This thesis set out to investigate the sustainability of synthetic fuel obtained from waste biomass. There were many emerging alternative transportation fuels, which could reduce the world’s reliance on fossil fuels; however, there are particular concerns about the techno-socio-economic viability of synthetic fuels. Moreover, there were many different technological options for the production of these synthetic fuels, each with their own multifarious challenges and benefits. Following a review of thermochemical conversion technologies and fuel quality upgrading processes, six alternative synthetic fuel production scenarios were established as the most promising options to pursue.

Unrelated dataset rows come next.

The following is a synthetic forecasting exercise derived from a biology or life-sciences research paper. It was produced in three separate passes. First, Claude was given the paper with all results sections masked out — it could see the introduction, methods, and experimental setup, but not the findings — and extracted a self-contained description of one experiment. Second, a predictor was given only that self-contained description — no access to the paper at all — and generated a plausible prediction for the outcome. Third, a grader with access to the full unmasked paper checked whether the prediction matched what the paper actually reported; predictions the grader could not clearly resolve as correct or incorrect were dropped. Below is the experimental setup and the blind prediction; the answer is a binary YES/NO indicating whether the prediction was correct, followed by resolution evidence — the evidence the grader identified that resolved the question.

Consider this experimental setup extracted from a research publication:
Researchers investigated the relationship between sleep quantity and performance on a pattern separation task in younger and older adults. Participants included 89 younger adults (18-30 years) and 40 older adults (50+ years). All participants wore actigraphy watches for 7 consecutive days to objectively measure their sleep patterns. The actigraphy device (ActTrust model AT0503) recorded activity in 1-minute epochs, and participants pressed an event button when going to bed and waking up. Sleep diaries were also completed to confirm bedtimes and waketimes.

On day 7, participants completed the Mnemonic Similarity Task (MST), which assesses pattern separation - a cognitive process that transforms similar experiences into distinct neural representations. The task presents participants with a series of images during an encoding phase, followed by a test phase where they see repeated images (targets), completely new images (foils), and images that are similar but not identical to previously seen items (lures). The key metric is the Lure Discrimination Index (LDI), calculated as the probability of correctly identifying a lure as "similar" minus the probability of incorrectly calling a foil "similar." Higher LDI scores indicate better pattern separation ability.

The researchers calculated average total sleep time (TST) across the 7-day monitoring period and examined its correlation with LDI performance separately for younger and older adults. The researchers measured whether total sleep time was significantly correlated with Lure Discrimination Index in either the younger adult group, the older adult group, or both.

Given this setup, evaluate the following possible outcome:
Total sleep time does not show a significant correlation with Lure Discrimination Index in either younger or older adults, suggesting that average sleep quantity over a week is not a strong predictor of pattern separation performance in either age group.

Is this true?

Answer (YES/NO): NO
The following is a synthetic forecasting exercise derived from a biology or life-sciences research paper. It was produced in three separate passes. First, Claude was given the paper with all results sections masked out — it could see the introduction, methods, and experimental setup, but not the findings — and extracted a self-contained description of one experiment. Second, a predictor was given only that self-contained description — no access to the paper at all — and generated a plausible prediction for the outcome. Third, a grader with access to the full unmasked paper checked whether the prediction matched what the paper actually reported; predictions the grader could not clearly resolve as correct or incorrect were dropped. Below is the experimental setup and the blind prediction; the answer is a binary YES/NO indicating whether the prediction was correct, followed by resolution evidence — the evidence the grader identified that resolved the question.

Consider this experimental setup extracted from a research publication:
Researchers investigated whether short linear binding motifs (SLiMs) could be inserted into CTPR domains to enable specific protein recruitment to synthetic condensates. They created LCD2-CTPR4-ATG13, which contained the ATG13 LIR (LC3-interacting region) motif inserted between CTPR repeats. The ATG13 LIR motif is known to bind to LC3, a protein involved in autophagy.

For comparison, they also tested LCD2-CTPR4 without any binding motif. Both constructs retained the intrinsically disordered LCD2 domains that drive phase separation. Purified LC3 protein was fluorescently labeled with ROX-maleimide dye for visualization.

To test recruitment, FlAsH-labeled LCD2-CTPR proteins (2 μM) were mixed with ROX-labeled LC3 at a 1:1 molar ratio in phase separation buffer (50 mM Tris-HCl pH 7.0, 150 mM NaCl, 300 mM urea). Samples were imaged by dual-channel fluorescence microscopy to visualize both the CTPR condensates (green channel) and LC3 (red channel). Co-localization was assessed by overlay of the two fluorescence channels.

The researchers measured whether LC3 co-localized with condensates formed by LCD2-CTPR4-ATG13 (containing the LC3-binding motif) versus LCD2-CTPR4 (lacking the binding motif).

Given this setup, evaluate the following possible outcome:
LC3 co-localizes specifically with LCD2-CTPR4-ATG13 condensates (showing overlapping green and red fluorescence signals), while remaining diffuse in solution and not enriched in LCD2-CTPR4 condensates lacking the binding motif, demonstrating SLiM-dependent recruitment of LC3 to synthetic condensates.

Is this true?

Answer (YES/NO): YES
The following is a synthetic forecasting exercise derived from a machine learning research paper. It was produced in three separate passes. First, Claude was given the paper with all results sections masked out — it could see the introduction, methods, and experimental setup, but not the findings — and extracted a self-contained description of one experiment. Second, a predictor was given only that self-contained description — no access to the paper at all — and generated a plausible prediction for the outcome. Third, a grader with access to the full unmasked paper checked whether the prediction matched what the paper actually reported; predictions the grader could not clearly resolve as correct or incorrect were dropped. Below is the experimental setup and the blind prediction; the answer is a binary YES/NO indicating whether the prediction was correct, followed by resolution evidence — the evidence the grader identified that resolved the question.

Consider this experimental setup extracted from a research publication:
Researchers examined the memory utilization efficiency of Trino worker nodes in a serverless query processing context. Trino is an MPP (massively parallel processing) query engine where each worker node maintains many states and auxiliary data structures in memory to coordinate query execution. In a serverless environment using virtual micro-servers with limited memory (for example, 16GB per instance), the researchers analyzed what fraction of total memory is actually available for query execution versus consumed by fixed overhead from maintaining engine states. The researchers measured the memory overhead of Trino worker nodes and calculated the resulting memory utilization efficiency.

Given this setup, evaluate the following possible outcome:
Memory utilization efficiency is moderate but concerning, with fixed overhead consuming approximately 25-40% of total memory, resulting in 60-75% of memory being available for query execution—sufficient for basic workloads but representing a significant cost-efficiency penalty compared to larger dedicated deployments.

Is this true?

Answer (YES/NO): NO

The six synthetic fuel production scenarios investigated utilised fast pyrolysis of corn stover in a fluidised bed reactor to produce bio-fuel. The fuel upgrading stages considered comprised of single-stage and two-stage hydrotreating, esterification, ketonisation and hydrocracking. Life Cycle Assessment (LCA) was adopted to examine the environmental feasibility of these scenarios in comparison to conventional diesel fuel, and an economic analysis was performed to determine the sensitivity of several key financial indicators. The expected CO2 equivalent emissions from synthetic fuel production were found to be between 2240 and 6000 gCO2e/kg of synthetic fuel and the use of it will emit 3200 gCO2e/kg, which was greater than the emissions arising from the production of diesel fuel (approximately 4200 gCO2e/kg of diesel fuel); net expected emissions including CO2 absorption and fuel combustion in a well-to-wheel analysis were also evaluated and indicated that the emissions could be as low as -926 gCO2e/kg of synthetic fuel. The expected cost of synthetic fuel was found to range from $1.42 to $10.94 /kg and was reduced in the most optimistic case to between $0.64 to $4.34 /kg of synthetic fuel. To perform a systematic comparison of the six scenarios, the thesis went on to use the Analytic Hierarchy Process (AHP) and The Technique for Order of Preference by Similarity to Ideal Solution (TOPSIS): multi-criteria decision analysis methods. A recommendation arising from the AHP and TOPSIS analysis was that if the system was optimised, esterification and esterification-ketonisation with single-stage hydrotreating could provide reasonable trade-offs between product quality, cost and achievable environmental gains.

Item Type: Thesis (PhD)
Physical Location: This item is held in stock at Kingston University library.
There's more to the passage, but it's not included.